Case ID: nj-misc_4/html/0124-01.html
Source: Caselaw Access Project
Author: {"author": "\n      Pee Cubiam.", "license": "Public Domain", "url": "https://static.case.law/"}
Date Created: 2024-08-24T03:29:51.129683

ANNA BAKER AND AARON C. BAKER, PLAINTIFFS, v. ATLANTIC CITY AND SHORE RAILROAD COMPANY, DEFENDANT.
    Decided February 16, 1926.
    Negligence—Injury to Passenger of Trolley Car—Allegation of Excessive Damages Not Sustained. -
    On defendant’s rule to show cause.
    Before Gummere, Chibe Justice, and Justices Kalis ch and Campbell.
    Eor the rule, Bourgeois & Coulomb.
    
    
      Contra, William C. French.
    
   Pee Cubiam.

There was a verdict in the Atlantic Circuit in favor of Anna Baker, female plaintiff, against the defendant for the sum of $2,500 dollars, and a verdict in favor of her husband, Aaron C. Baker, against the defendant for $1,000, in an action brought by them against the defendant company, she to recover damages for injuries which she sustained as a result of negligence on part of the defendant’s servants while alighting from a trolley car of the defendant, and he to recover damages for the loss of consortium, &c.

The only reason for a new trial, argued in the defendant’s brief, is that the damages awarded by the jury to the husband and wife are excessive.

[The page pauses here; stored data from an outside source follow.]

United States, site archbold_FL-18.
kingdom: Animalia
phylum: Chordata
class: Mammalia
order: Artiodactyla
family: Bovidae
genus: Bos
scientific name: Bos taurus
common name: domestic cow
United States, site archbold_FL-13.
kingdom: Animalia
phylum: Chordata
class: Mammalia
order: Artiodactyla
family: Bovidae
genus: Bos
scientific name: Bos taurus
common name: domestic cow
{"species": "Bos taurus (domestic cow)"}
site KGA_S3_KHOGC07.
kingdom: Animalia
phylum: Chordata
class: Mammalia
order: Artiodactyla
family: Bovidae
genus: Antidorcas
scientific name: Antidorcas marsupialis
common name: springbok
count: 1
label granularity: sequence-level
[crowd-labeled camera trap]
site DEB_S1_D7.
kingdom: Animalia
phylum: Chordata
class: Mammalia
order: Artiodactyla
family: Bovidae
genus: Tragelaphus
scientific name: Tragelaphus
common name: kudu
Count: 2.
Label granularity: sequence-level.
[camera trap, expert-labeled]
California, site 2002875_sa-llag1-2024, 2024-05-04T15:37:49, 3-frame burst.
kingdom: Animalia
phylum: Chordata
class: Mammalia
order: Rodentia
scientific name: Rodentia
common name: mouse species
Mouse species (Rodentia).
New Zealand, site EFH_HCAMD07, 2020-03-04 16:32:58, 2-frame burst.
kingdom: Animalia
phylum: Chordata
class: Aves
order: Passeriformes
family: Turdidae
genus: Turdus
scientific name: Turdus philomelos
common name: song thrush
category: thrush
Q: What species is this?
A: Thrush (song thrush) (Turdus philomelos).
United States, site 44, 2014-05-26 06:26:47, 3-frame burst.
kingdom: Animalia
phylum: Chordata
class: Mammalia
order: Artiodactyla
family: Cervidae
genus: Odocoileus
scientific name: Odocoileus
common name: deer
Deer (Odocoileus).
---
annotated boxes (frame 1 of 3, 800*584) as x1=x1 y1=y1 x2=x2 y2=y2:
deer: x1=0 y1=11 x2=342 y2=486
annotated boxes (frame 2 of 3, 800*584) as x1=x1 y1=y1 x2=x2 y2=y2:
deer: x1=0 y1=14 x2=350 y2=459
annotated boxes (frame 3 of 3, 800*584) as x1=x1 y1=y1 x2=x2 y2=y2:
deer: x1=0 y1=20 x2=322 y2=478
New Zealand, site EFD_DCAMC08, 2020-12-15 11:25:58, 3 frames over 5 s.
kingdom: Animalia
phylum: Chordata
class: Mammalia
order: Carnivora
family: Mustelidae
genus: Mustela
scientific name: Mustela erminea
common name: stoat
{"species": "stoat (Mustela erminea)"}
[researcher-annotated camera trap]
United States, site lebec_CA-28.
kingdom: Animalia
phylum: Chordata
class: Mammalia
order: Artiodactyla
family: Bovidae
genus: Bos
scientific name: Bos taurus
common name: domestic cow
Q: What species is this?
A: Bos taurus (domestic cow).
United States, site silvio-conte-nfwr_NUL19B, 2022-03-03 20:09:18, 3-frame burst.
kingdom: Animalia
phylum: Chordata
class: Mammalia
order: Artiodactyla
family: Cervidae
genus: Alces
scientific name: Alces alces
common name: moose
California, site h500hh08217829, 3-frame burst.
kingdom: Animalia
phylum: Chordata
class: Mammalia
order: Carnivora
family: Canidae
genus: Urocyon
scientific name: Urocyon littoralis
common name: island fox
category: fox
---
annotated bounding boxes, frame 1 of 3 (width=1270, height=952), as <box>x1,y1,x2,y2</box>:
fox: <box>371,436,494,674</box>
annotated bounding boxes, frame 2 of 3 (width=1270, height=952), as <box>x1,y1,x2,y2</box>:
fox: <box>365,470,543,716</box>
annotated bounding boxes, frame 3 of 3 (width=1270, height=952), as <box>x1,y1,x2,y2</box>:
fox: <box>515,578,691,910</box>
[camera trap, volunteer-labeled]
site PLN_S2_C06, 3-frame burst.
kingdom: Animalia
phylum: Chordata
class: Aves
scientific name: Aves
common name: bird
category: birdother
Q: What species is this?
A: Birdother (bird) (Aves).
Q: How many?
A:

There was testimony to the effect that Mrs. Baker, the plaintiff, at the time of the accident was forty-five years of age, and prior to that time enjoyed good health, always able to do her own work and conducted a rooming-house, which business she says was profitable to her; that when she was thrown from the trolley ear, the fall rendered her unconscious and severely injured her right ankle' and shoulder; that as a result from her injuries she was confined to her bed for a period of six weeks; was compelled to abandon her business, and, though more than four years had elapsed since she sustained her injuries, she has not fully recovered from their effects. In view of the testimony regarding the nature of her injuries, the consequent effect they had upon her health and business, and that she was not yet fully recovered, it seems to us that the verdicts complained of as excessive are rather moderate.

The rule to show cause is discharged, .with costs.